Она смотрела на меня огромными, обведенными черной каймой, блестящими глазами.
– Кто не рискует, тот не пьет шампанского, – сказала я.
– Мне уже нечем рисковать, – и, еще помолчав, добавила: – Спасибо, я подумаю. До свидания.
Она ушла. Я вздохнула с облегчением. Была уверена, что мои дикие советы она выкинула из головы сразу за порогом кабинета.
– И что же – ваша мама тогда действительно уехала в Сибирь?! – потрясенно спросила я у молодой женщины.
– Почему – в Сибирь? – она удивленно подняла брови. – Она уехала в свою родную деревню, под Воронежем. Там же у нас от бабушки дом остался. Здесь продала мебель и еще что-то из ювелирки. Купила «жигули»-развалюшку. Стала на них ездить. Устроилась в поселковую школу учительницей математики. Сразу организовала там театральную студию. Туда к ней и дети, и взрослые ходили. Потом уже это называлось народный театр. Они и в Воронеже часто выступали, и в других городах…
– А вы?
– Я ее не видела и не слышала два года. Думала, конечно, часто, что она уже умерла, а воспитатели мне все врут. Но она мне сразу честно сказала: это пусть призрачный, но шанс. Надо его использовать. Я ей поверила, но вас все равно ненавидела – думала, что, не будь вас, я хоть сколько-то еще с мамой бы пожила, а так она где-то без меня помрет… После восьмого класса она меня на летние каникулы забрала – тут я и увидела, что она вовсе не умирает, и волосы у нее красивые, как прежде…
– Вы остались с ней?
– Вы знаете, нет. Вокруг нее было так много народу, все время эти репетиции, декорации, костюмы… Меня театр не интересовал совершенно, да и в деревне мне жить как-то не хотелось. В общем, мы с ней договорились так: я буду кончать школу в интернате, а к ней приезжать на все каникулы. Так и было. Потом я поступила в институт, жила в нашей городской комнате, потом вышла замуж, родила Сашу…
– От чего скончалась ваша мама?
– От воспаления легких, потом отек… Больница в райцентре, сами понимаете. А она вечно простужалась в этом театре, в поездках, кашляла…
У меня возникли некоторые сомнения в диагнозе, но я не стала задавать дурацких, явно запоздалых вопросов.

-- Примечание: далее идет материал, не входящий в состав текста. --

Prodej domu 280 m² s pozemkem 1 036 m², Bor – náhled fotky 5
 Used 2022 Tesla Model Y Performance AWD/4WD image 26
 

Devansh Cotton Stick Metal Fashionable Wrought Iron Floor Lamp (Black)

– Я приехала с мужем, привезла Сашу, мы успели попрощаться. С трудом протолкались среди поселковых… Я так говорю… – женщина промокнула глаза платком. – Но вы меня не слушайте, ее там любили, это дорогого стоит! В общем, она меня просила, чтобы я вам рассказала, а вы – другим. Может, кому-то еще поможет. Она же после шестнадцать лет прожила, меня воспитала, Сашеньку успела потискать, и театр этот… Там теперь ученица ее… Вот я и пришла…
– Спасибо вам, – искренне сказала я. – И будьте спокойны, я сделаю все так, как хотела ваша мама. Я расскажу о ее судьбе. И просто уверена, что кому-то это наверняка поможет.
Бабушка Груня
Тетка была крупнокостной и громогласной, в зеленом сарафане и ярко-красной губной помаде. Работала маляром-штукатуром, была главной в бригаде (начальник, командир? – не знаю, как правильно). С собой, как катер баржу, притащила (видимо, для моральной поддержки) тоже очень крупного и молчаливого мужа. Он сидел на стуле в позе кучера, многократно описанной в русской классической литературе, и так же покорно и угрюмо смотрел в пол. К родителям прилагались два сына-подростка – двенадцати и четырнадцати лет, старший уже в заклепках и готических шнурованных ботинках, младший еще с пухлыми телячьими губами и стриженный ежиком с челочкой.